Added Jun 11, 2019
Je suis noble insecte insouciant qui chante,
Au solstice d'été, dès l'aurore éclatante,
Dans les pins odorants, mon chant toujours pareil
Comme le cours égal des ans et du soleil.
De l'été rayonnant et chaud je suis le Verbe,
Et quand, las d'entasser la gerbe sur la gerbe,
Les moissonneurs, couchés sous l'ombrage attiédi.
Dorment en haletant des ardeurs de midi,
Alors, plus que jamais, je dis, joyeuse et libre,
La strophe à double échos dont tout mon être vibre,
Et tandis que plus rien ne bouge aux alentours,
Je palpite et je fais résonner mes tambours ;
La lumière triomphe, et, dans la plaine entière,
On n'entend que mon cri, gaîté de la lumière.
Comme le papillon, je puise au cœur des fleurs
L'eau pure qu'y laissa tomber la nuit en pleurs.
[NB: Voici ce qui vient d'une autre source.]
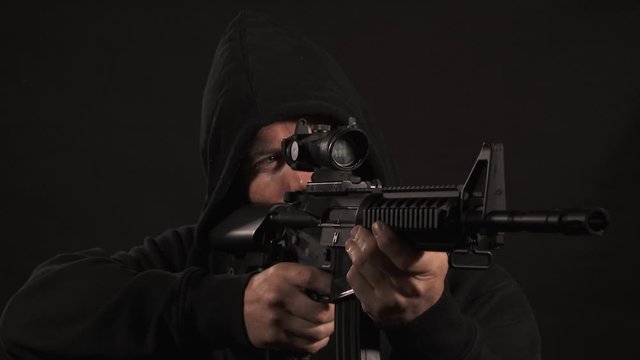 Man In Black Hoodie With Machine Gun
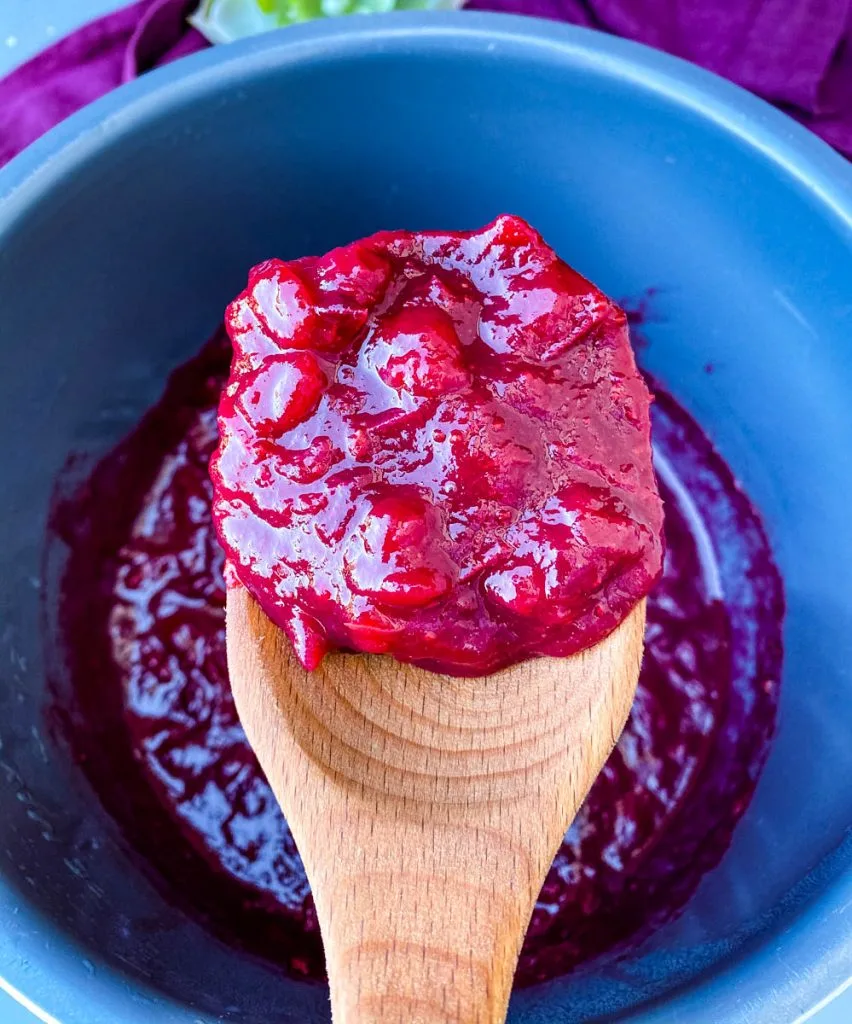 a spoonful of Instant Pot cranberry sauce in a wooden spoon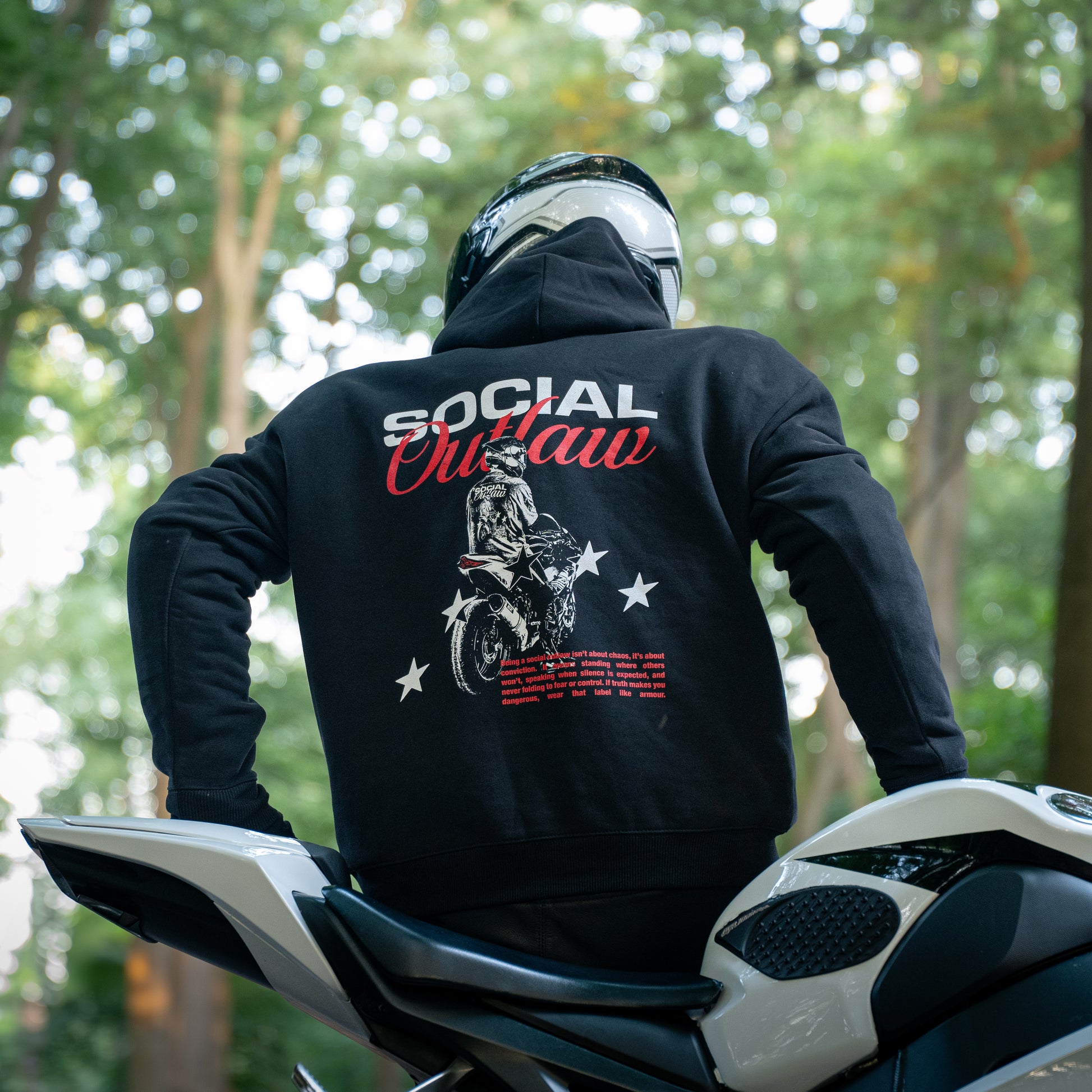 Person wearing a black hoodie with 'Social Outlaw' design on a motorcycle in a forest setting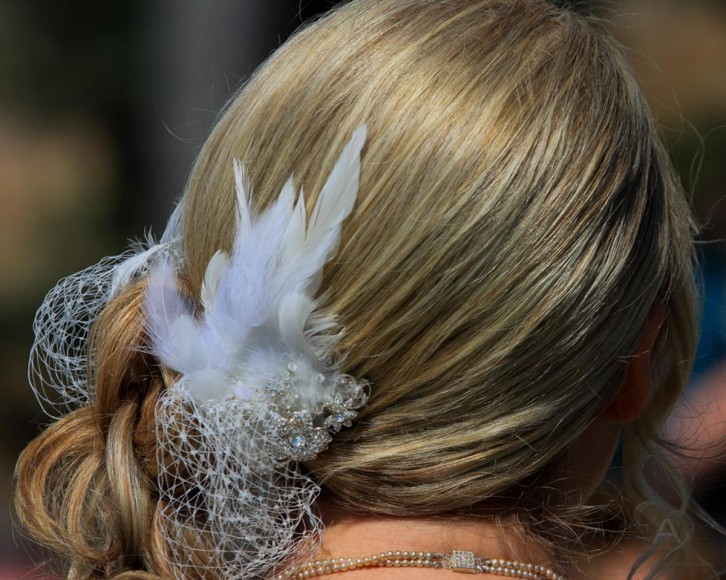 Bride with strawberry blonde wedding hair style and feather and hair accessory by San Diego Wedding Photographer Andrew Abouna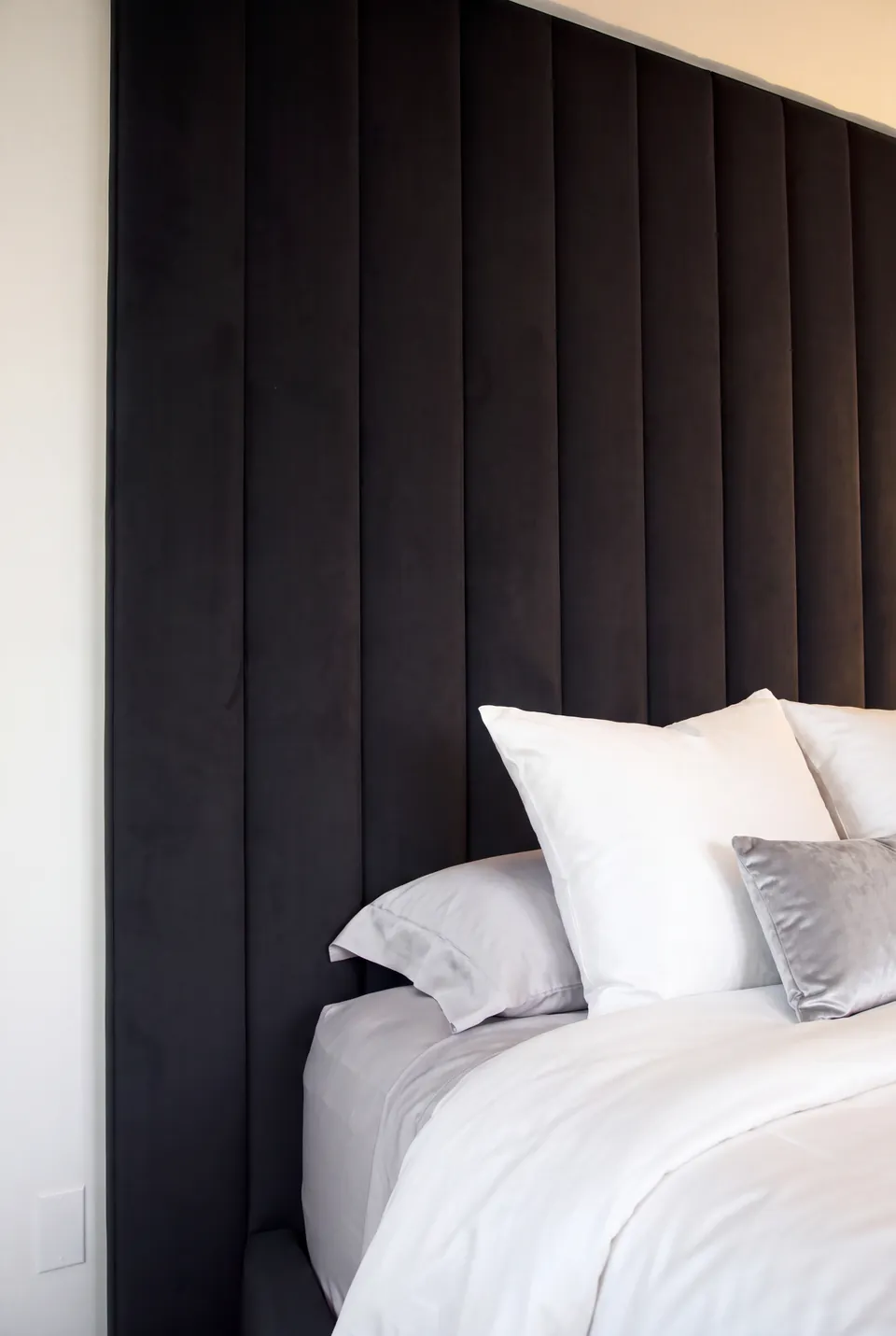 Close view of white pillows against the black channelled headboard wall.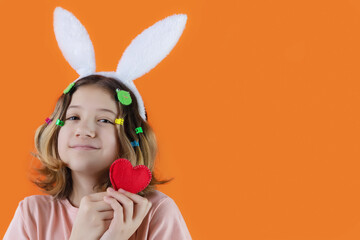 beautiful girl with cute face and bunny ears on her head with knitted heart in her hands on colorful bright background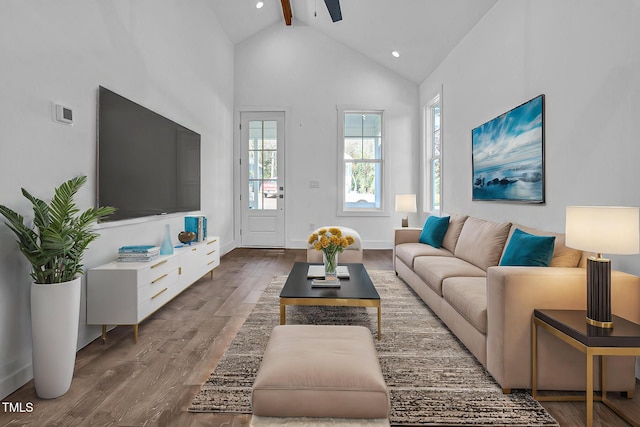 living room with beamed ceiling, ceiling fan, high vaulted ceiling, and hardwood / wood-style floors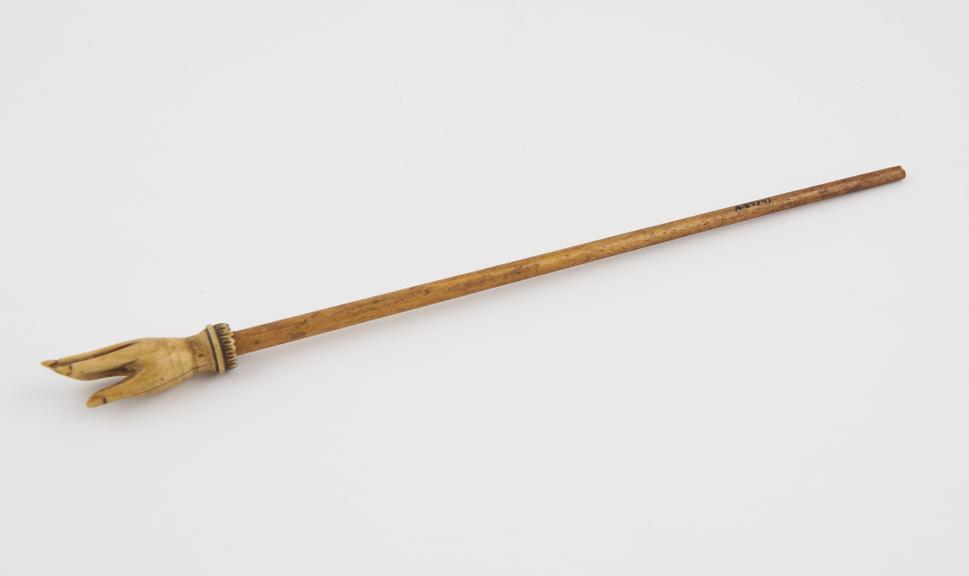 Wood and ivory back scratcher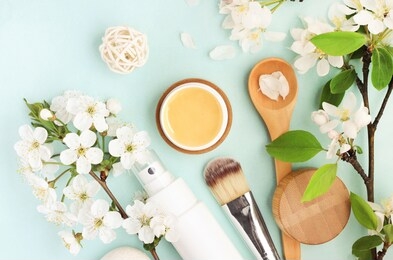 beauty spa treatment, honey facial mask, skincare cosmetic products with natural spring apple blossom top view over pastel colored blue delicate background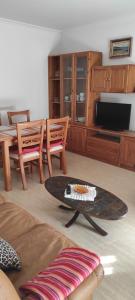 a living room with a table and a tv at Piso As Rodas in Villanueva de Arosa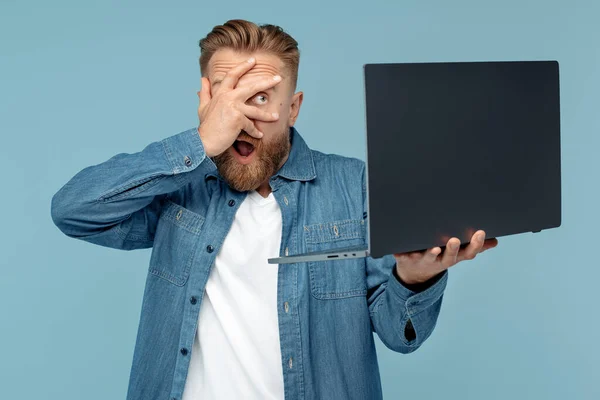 Geschokt baard blond hipster jongeman op zoek naar laptop dekking ogen met de hand over blauwe achtergrond. — Stockfoto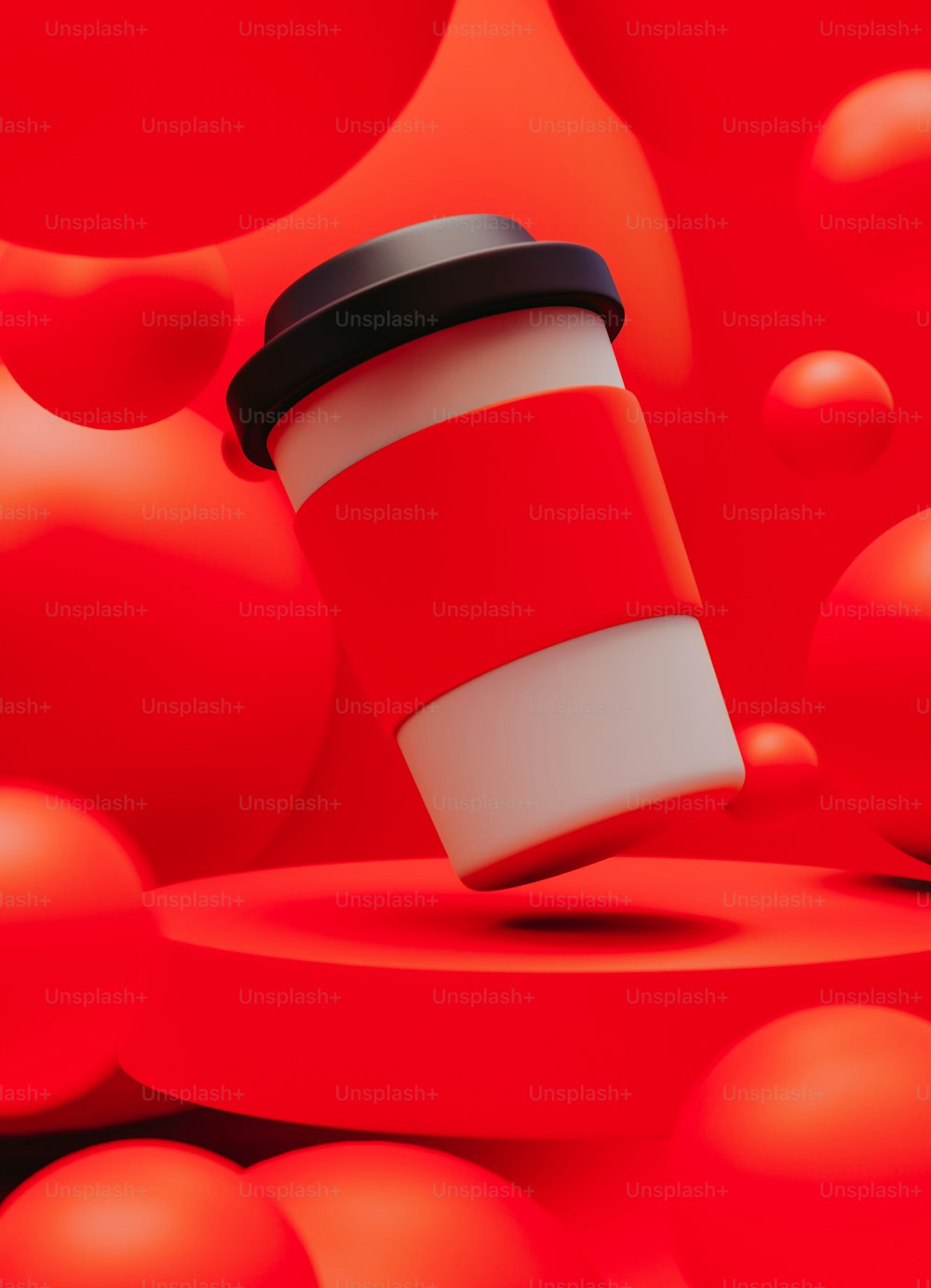 a coffee cup sitting on top of a red surface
Je suis par le soleil tout-puissant animée ;
Socrate m'écouta ; Virgile m'a nommée ;
Je suis l'insecte aimé du poète et des dieux ;
L'ardent soleil se mire aux globes de mes yeux ;
Mon ventre roux, poudreux comme un beau fruit, ressemble
A quelque fin clavier d'argent et d'or, qui tremble ;
Mes quatre ailes aux nerfs délicats laissent voir,
Transparentes, le clair duvet de mon dos noir.
Et comme l'astre au front inspiré du poète,
Trois rubis enchâssés reluisent sur ma tête.
Jean Aicard, La Cigale in Poèmes de Provence, 1873
Lu par Estelle Delort de la troupe Du Bruit sur les planches lors de mon exposition Vol à dos d'abeille en mai 2019.